= Document text =
+===+
[personal profile] mjg59
First, read these slides. Done? Good.

Hypervisors present a smaller attack surface than containers. This is somewhat mitigated in containers by using seccomp, selinux and restricting capabilities in order to reduce the number of kernel entry points that untrusted code can touch, but even so there is simply a greater quantity of privileged code available to untrusted apps in a container environment when compared to a hypervisor environment[1].

Does this mean containers provide reduced security? That's an arguable point. In the event of a new kernel vulnerability, container-based deployments merely need to upgrade the kernel on the host and restart all the containers. Full VMs need to upgrade the kernel in each individual image, which takes longer and may be delayed due to the additional disruption. In the event of a flaw in some remotely accessible code running in your image, an attacker's ability to cause further damage may be restricted by the existing seccomp and capabilities configuration in a container. They may be able to escalate to a more privileged user in a full VM.
+===+
= Material =
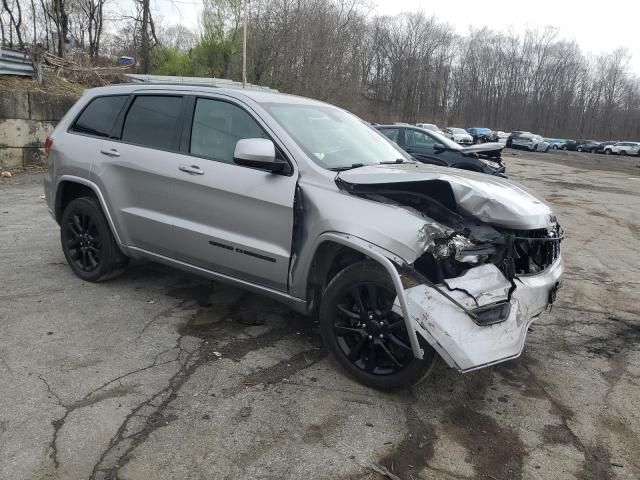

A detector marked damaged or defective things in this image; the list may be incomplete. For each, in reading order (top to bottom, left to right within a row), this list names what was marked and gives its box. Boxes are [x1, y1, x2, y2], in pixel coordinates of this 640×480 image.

cracked pavement [1, 151, 640, 480]
crumpled hood [338, 162, 552, 230]
damaged front end [338, 169, 564, 372]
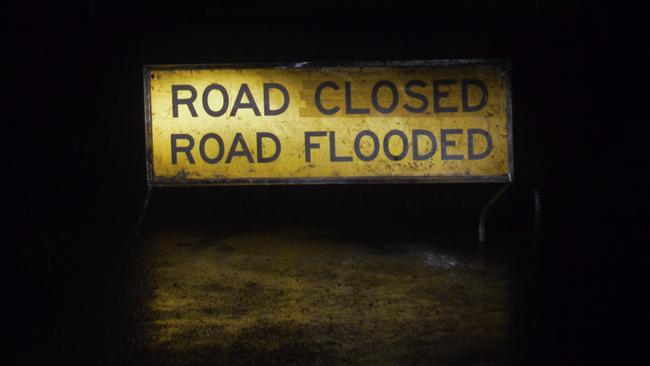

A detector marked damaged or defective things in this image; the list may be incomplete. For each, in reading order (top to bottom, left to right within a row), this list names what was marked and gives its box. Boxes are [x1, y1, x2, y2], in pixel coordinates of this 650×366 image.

rusted sign surface [142, 61, 512, 186]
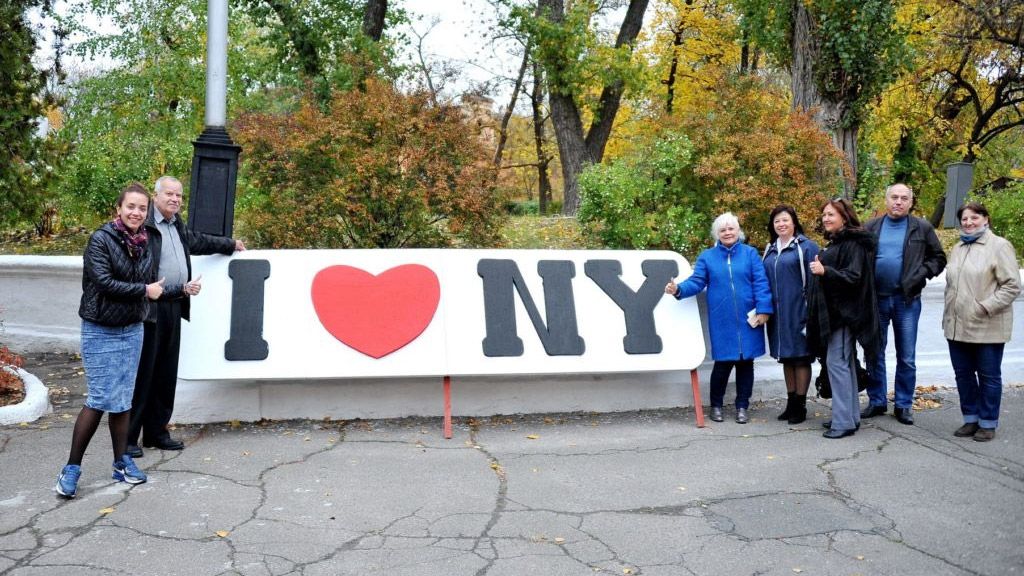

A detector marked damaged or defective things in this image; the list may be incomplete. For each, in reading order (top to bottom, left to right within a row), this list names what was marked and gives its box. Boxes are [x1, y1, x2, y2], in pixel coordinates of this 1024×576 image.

cracked pavement [2, 352, 1024, 569]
+===+
= Required actions =
a. Reproduce everything from "Does this mean" down to "in a full VM." in the post on container and hypervisor security, swapping "escalate" for "elevate".
b. Summarize the post on container and hypervisor security in two sentences.
c. Write a continuation of the post on container and hypervisor security, beginning after its final sentence.
You will not need the records for any of this.

= Answers below =
a.
Does this mean containers provide reduced security? That's an arguable point. In the event of a new kernel vulnerability, container-based deployments merely need to upgrade the kernel on the host and restart all the containers. Full VMs need to upgrade the kernel in each individual image, which takes longer and may be delayed due to the additional disruption. In the event of a flaw in some remotely accessible code running in your image, an attacker's ability to cause further damage may be restricted by the existing seccomp and capabilities configuration in a container. They may be able to elevate to a more privileged user in a full VM.

b. Hypervisors expose less privileged code to untrusted apps than containers do, even when containers are restricted with seccomp, selinux and limited capabilities. Whether containers are less secure is arguable, though, because a kernel flaw can be fixed by upgrading the host and restarting the containers, and an attacker exploiting remote code may be more constrained in a container than in a full VM.

c.
I'm not really compelled by either of these arguments. Both argue that the security of your container is improved, but in almost all cases exploiting these vulnerabilities would require that an attacker already be able to run arbitrary code in your container. Many container deployments are task-specific rather than running a full system, and in that case your attacker is already able to compromise pretty much everything within the container. The argument's stronger in the Virtual Private Server case, but there you're trading that off against losing some other security features - sure, you're deploying seccomp, but you can't use selinux inside your container, because the policy isn't per-namespace[2].

So that seems like kind of a wash - there's maybe marginal increases in practical security for certain kinds of deployment, and perhaps marginal decreases for others. We end up coming back to the attack surface, and it seems inevitable that that's always going to be larger in container environments. The question is, does it matter? If the larger attack surface still only results in one more vulnerability per thousand years, you probably don't care. The aim isn't to get containers to the same level of security as hypervisors, it's to get them close enough that the difference doesn't matter.

I don't think we're there yet. Searching the kernel for bugs triggered by Trinity shows plenty of cases where the kernel screws up from unprivileged input[3]. A sufficiently strong seccomp policy plus tight restrictions on the ability of a container to touch /proc, /sys and /dev helps a lot here, but it's not full coverage. The presentation I linked to at the top of this post suggests using the grsec patches - these will tend to mitigate several (but not all) kernel vulnerabilities, but there's tradeoffs in (a) ease of management (having to build your own kernels) and (b) performance (several of the grsec options reduce performance).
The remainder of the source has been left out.